That's an undertaking, given Delunchous' $6.50 price per meal. "The quality of most public school lunches is pretty dismal, because they're capped at $3.06," he says. "That's gotta pay for the labor, electricity, refrigeration—so you can't be spending a whole lot on food." His approach, he points out, is against industry standards.
"I spend about $3.50 on food, which is, in most people's minds, ridiculous. It's steering towards bankruptcy very quickly," he says. "Most restaurants don't spend more than 30 percent on food."
DeGiovanni estimates that he needs to be serving a minimum of 150 meals a day in order to start receiving a salary. He's currently at 110. Delunchous' client roster includes Rio Grande School, New Mexico School for the Arts and Desert Montessori.
Leave your sloppy Joe expectations at the door.
The day's menu consists of chicken Caesar salad with housemade, black pepper-infused dressing, Mediterranean couscous, a generous serving of fruit, and a yogurt parfait topped with fresh berries. There's also a vegetarian option.
"It is sophisticated, but more times than not, they will eat it. Especially if they're hungry," DeGiovanni jokes.
The previous day's menu was slightly more down-home— burgers and fries.
"We balance it up; we have to give and take." Mixing up the menu, he says, is key when it comes to training future foodies and feeding persnickety preschoolers.
"I've had parents of first graders tell me that their kids would never eat vegetables," he says, "and now at least they pick at them, so it's a lifelong learning process."
"With the tremendous amount of money we're spending on health care, this is a holistic approach to it," he explains. "Start eating healthy now, and you'll spend less later on in life and you're gonna feel better."
Another saying, "You are what you eat," rings true for DeGiovanni. "Eating is probably 50 percent, if not more, of where our health comes from—it's just common sense," he says. "It's been one of the White House's main focuses, so this is not just a trend but a reality."
In December 2010, President Obama signed into law the child nutrition bill, which had bipartisan support and included a $4.5 billion expansion of the school lunch program that currently feeds some 31 million children annually.

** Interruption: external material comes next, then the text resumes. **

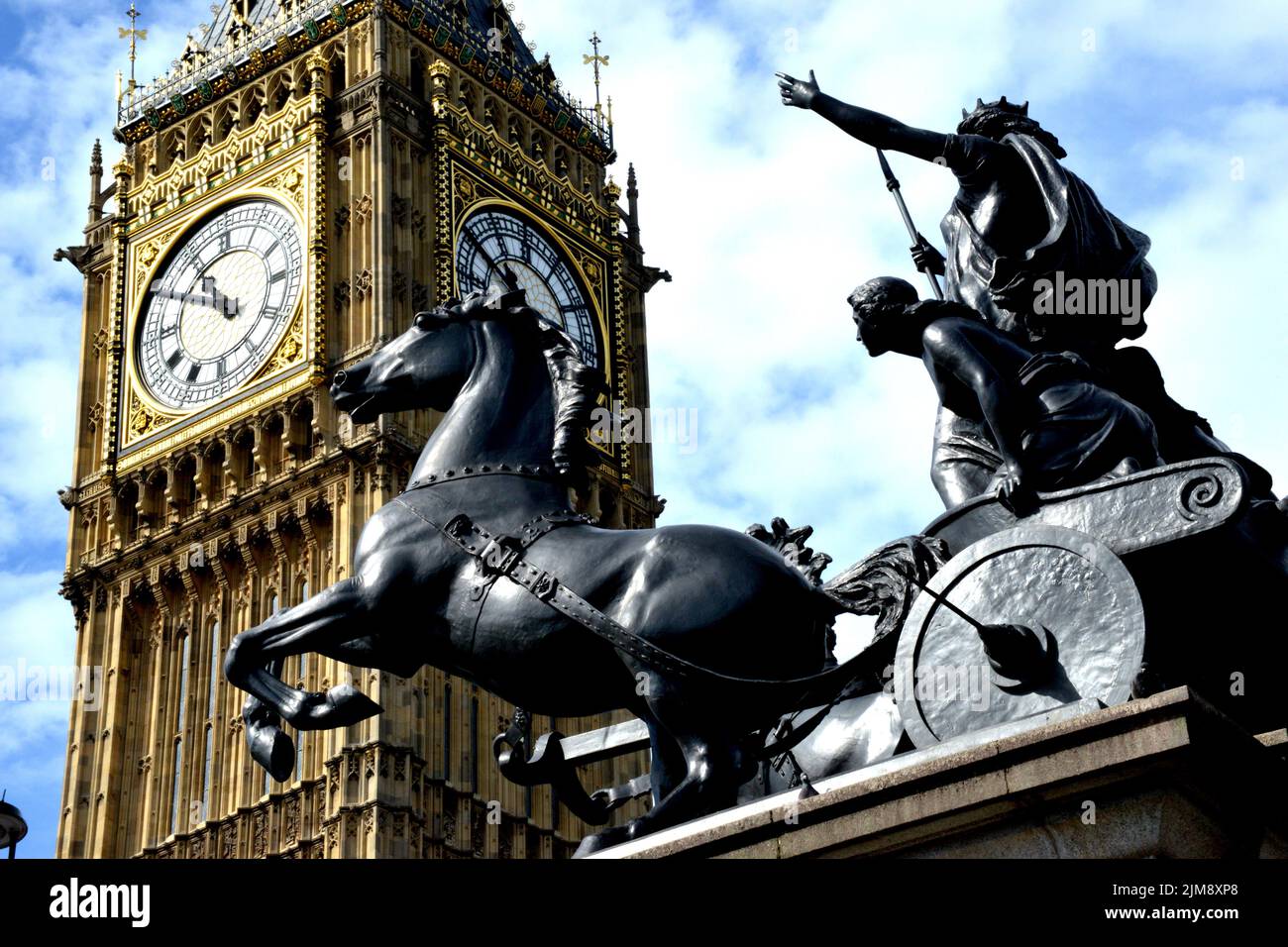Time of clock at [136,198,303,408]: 10:49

With recent conflicting reports on its efficacy, the jury is still out on the law's long-term effects.
Last week during his Conservative Political Action Conference speech, Rep. Paul Ryan, R-Wis., went as far as saying that the revamped lunch program gives kids "a full stomach—and an empty soul."
Around 11 am, four hours into his daily shift, DeGiovanni and his assistant place meals inside insulation boxes before they're personally handed over to their hungry recipients. Loading the boxes onto a repurposed U-Haul truck, the chef says the effects of healthy eating at a young age are quantifiable. "The United States spends more money than any other nation on education—even more than Switzerland," he says.

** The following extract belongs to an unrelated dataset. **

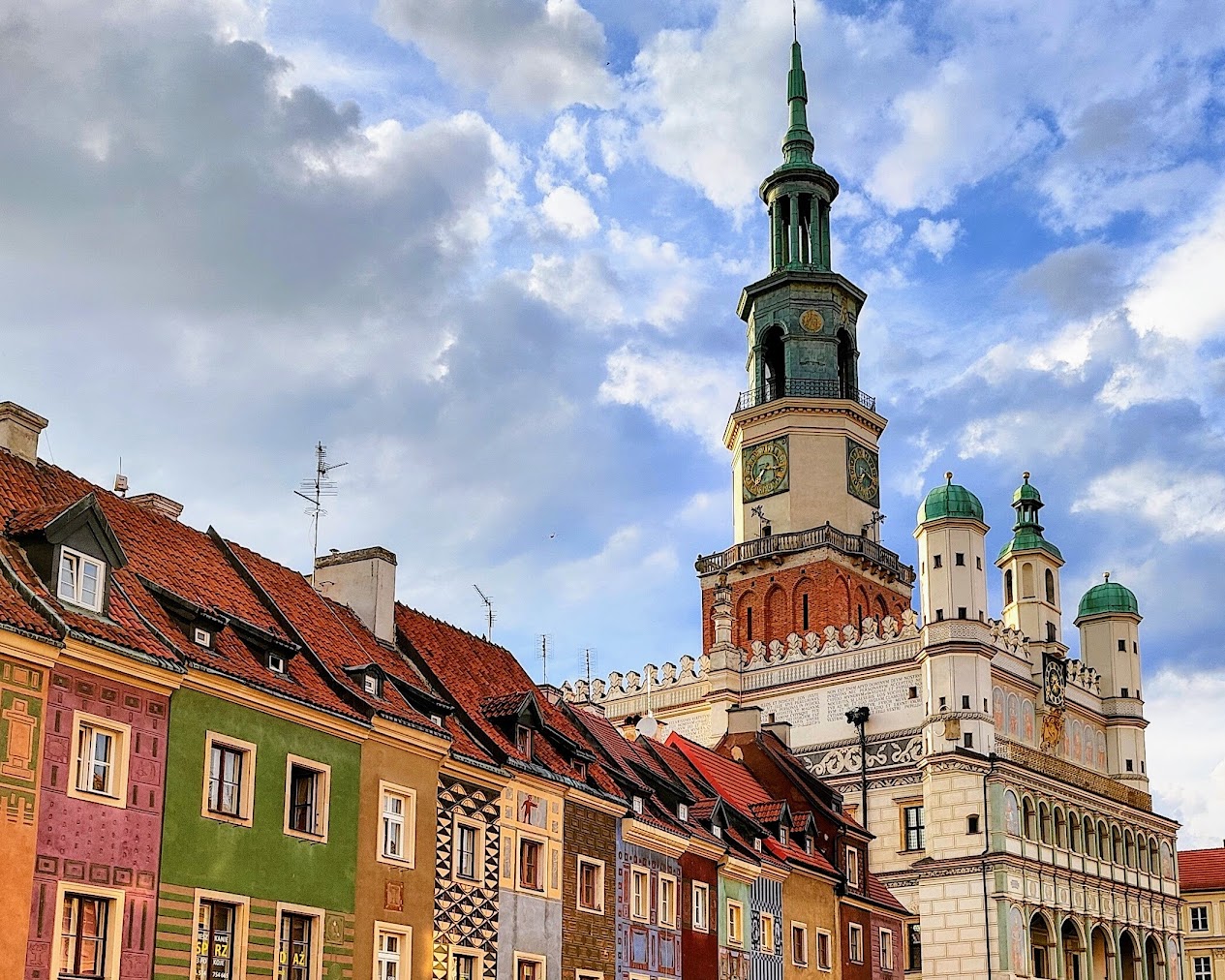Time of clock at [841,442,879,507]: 7:18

He brings up the less than stellar ranking of the US among 65 countries tallied in the Program for International Student Assessment tests. "There is one correlation—and it's not money—that equals education output, and that's health."
Inside Rio Grande's Gilbert Hall, DeGiovanni hustles to get trays ready for his hungry patrons.
Sue Steinman, a teacher there for over 20 years, is quick to sing the chef's praises. "I know the value of MyPlate and Marc does it," she says. "Kids are eager to get their lunch…they're loving it."